[Begin Material provided]

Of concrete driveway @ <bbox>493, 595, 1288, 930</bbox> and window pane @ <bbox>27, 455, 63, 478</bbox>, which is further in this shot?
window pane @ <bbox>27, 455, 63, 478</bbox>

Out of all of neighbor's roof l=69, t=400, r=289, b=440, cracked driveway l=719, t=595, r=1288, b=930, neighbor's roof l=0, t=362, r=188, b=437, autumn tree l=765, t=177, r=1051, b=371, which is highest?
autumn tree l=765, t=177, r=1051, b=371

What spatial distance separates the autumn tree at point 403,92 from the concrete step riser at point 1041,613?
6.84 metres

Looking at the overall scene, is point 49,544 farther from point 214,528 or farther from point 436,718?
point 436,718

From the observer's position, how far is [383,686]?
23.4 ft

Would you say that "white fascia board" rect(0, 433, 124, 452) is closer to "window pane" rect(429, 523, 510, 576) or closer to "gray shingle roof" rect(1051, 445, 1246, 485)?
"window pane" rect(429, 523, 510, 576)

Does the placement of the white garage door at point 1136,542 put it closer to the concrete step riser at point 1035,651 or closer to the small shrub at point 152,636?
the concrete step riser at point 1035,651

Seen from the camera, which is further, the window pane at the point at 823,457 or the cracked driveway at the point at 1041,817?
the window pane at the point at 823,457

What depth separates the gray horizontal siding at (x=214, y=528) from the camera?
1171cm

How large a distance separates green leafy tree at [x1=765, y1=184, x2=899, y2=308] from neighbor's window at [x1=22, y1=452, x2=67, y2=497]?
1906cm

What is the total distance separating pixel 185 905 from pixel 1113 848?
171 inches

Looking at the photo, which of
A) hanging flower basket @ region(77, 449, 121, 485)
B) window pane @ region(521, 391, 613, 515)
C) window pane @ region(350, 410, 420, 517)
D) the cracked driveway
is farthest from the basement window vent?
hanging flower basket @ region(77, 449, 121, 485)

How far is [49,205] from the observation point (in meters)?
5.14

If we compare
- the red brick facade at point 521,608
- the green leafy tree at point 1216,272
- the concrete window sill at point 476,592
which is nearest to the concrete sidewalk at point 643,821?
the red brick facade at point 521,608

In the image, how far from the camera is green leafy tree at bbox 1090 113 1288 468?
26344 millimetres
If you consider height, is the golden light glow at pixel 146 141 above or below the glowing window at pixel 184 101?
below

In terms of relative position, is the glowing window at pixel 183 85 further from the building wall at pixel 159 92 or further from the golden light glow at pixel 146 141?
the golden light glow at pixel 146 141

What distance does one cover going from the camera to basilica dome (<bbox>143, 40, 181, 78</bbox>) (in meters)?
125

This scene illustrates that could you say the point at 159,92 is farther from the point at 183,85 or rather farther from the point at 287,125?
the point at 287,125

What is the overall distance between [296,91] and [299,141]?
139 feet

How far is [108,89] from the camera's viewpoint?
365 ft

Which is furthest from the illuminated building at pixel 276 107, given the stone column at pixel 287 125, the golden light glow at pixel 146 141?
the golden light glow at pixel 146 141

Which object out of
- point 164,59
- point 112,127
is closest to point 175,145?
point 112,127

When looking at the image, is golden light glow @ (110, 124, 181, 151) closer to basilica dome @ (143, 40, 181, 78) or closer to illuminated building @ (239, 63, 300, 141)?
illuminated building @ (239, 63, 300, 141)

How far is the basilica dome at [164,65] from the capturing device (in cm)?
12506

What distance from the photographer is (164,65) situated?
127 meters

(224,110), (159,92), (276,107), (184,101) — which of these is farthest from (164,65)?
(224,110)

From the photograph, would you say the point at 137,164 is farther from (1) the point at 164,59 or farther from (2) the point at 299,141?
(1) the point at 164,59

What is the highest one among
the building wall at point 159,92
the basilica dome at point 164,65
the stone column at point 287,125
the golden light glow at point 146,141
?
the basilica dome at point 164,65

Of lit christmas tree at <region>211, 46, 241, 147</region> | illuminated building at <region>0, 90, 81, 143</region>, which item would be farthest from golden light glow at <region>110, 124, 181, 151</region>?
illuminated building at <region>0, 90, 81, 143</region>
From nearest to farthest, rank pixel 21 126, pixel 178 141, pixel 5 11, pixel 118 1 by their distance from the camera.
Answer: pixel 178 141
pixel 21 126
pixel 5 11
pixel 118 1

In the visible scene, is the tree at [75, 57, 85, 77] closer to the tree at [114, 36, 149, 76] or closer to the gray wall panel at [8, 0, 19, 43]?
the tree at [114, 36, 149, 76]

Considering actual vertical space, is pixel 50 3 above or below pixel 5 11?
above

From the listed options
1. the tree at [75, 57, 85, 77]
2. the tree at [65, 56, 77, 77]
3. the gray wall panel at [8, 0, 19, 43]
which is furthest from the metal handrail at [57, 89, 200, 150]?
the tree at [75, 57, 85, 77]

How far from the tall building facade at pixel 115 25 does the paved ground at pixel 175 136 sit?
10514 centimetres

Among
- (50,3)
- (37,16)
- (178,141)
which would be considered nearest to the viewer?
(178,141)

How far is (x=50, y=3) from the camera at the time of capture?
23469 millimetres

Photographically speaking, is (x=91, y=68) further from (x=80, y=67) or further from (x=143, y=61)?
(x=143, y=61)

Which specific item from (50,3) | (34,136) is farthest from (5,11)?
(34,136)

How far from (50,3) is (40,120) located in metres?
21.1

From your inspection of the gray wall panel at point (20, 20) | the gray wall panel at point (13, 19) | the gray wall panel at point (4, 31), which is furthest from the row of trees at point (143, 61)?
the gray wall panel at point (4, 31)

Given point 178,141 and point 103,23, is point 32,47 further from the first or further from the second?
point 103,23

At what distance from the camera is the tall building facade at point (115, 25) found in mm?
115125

[End Material provided]
[Begin Material provided]

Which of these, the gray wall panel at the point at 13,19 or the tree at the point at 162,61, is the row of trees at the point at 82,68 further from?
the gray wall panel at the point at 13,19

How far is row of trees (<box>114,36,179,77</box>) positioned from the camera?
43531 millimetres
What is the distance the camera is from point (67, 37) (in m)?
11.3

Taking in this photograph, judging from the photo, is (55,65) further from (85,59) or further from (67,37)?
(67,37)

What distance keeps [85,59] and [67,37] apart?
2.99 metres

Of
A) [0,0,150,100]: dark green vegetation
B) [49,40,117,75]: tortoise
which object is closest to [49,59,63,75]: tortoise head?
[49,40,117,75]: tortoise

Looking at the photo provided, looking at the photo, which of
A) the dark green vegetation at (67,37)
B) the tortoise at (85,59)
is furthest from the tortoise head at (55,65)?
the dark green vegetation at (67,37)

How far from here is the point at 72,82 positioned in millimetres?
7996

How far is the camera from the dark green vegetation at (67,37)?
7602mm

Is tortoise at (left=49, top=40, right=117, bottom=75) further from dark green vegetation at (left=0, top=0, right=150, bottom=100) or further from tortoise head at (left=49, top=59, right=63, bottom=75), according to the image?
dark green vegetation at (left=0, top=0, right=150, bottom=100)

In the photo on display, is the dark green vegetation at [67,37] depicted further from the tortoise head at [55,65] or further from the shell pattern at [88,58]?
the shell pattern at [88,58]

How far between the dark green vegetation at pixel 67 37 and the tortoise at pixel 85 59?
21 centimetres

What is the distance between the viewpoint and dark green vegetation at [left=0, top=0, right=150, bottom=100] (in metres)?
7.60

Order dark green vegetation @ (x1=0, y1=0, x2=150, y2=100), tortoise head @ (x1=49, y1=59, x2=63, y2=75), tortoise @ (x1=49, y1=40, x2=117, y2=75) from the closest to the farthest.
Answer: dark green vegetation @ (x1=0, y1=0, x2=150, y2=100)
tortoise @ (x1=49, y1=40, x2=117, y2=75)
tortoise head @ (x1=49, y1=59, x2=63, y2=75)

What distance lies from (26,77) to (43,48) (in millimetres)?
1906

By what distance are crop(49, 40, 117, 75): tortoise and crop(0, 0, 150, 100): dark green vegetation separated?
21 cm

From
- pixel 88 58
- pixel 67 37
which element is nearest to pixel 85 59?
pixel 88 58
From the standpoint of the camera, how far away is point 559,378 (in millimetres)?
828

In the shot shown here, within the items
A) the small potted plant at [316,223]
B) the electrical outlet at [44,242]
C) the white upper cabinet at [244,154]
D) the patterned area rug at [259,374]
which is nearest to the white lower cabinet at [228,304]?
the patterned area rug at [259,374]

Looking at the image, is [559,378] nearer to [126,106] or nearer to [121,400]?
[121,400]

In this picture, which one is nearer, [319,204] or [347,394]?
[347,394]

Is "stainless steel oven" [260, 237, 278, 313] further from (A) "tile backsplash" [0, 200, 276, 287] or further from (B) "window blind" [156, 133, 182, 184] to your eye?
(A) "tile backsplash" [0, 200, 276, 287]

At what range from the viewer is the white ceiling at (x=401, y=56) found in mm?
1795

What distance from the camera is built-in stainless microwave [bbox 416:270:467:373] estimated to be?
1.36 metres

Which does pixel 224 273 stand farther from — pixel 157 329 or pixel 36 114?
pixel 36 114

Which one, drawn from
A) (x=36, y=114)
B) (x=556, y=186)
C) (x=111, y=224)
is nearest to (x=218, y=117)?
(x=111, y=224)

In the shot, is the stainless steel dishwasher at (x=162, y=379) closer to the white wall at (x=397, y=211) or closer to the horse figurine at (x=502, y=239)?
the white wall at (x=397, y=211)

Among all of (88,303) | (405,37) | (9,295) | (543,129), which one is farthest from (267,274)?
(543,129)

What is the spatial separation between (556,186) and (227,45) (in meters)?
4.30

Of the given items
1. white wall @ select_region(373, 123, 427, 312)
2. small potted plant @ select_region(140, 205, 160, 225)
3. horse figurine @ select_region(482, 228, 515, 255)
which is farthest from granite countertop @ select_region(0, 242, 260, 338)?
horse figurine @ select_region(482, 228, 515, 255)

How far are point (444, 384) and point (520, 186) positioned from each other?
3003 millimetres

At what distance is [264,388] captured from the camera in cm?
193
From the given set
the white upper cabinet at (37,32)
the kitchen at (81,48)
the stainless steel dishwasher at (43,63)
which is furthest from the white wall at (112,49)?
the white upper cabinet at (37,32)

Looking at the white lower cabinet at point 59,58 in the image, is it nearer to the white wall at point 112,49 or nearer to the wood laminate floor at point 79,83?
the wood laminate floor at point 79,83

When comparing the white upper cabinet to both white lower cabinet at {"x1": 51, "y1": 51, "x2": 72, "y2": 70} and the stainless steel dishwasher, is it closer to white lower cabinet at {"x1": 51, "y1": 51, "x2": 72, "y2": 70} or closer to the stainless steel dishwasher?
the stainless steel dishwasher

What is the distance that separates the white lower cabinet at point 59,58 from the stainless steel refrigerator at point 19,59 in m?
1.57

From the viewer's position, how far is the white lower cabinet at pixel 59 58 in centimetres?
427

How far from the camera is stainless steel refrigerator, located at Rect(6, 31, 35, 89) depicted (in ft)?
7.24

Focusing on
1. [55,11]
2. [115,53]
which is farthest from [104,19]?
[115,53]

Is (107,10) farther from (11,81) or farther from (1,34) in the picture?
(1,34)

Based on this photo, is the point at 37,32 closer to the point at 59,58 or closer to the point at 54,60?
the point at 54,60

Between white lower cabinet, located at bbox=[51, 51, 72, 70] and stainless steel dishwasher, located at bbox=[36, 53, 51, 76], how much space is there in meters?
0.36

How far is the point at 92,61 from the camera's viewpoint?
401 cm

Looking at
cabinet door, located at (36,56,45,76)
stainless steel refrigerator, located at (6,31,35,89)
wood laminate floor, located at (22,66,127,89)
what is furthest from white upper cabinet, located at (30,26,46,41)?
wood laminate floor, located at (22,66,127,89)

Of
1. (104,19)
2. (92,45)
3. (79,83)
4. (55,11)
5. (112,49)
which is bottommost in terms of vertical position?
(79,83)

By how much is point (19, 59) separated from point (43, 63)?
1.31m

[End Material provided]

Repeat word for word the part of the material that begins with the line containing "Of concrete driveway" and ends with the line containing "6.84 metres".

Result of this exercise ::
Of concrete driveway @ <bbox>493, 595, 1288, 930</bbox> and window pane @ <bbox>27, 455, 63, 478</bbox>, which is further in this shot?
window pane @ <bbox>27, 455, 63, 478</bbox>

Out of all of neighbor's roof l=69, t=400, r=289, b=440, cracked driveway l=719, t=595, r=1288, b=930, neighbor's roof l=0, t=362, r=188, b=437, autumn tree l=765, t=177, r=1051, b=371, which is highest?
autumn tree l=765, t=177, r=1051, b=371

What spatial distance separates the autumn tree at point 403,92 from the concrete step riser at point 1041,613?
6.84 metres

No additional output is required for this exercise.